• EXERCISE DESCRIPTION
Filter the records below for the word "United". Keep each line that has it.

##### DATASET

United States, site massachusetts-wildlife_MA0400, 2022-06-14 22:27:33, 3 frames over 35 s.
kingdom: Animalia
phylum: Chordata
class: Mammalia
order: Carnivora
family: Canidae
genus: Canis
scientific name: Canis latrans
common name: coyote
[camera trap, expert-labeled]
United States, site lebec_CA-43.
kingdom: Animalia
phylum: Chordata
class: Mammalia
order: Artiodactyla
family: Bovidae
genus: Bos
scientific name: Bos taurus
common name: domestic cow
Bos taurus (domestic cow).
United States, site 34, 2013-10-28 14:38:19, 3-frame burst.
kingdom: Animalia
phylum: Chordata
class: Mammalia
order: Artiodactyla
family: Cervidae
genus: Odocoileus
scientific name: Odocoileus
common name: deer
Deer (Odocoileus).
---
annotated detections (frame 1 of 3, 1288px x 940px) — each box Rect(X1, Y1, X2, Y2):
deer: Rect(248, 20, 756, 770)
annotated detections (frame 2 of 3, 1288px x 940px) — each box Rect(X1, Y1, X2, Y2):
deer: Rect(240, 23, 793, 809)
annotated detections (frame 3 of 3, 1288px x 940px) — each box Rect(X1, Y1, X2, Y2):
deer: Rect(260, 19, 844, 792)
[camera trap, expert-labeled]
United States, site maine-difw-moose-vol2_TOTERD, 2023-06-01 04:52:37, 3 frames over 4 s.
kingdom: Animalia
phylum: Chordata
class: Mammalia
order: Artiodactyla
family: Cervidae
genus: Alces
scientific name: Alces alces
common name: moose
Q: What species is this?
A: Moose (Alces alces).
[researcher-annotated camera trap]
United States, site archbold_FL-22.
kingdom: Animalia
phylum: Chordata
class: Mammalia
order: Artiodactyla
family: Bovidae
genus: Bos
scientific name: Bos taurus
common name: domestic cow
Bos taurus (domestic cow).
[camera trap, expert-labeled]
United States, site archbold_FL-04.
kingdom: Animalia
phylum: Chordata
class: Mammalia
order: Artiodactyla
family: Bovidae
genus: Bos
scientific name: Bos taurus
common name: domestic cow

##########

• TASK OUTPUT
United States, site massachusetts-wildlife_MA0400, 2022-06-14 22:27:33, 3 frames over 35 s.
United States, site lebec_CA-43.
United States, site 34, 2013-10-28 14:38:19, 3-frame burst.
United States, site maine-difw-moose-vol2_TOTERD, 2023-06-01 04:52:37, 3 frames over 4 s.
United States, site archbold_FL-22.
United States, site archbold_FL-04.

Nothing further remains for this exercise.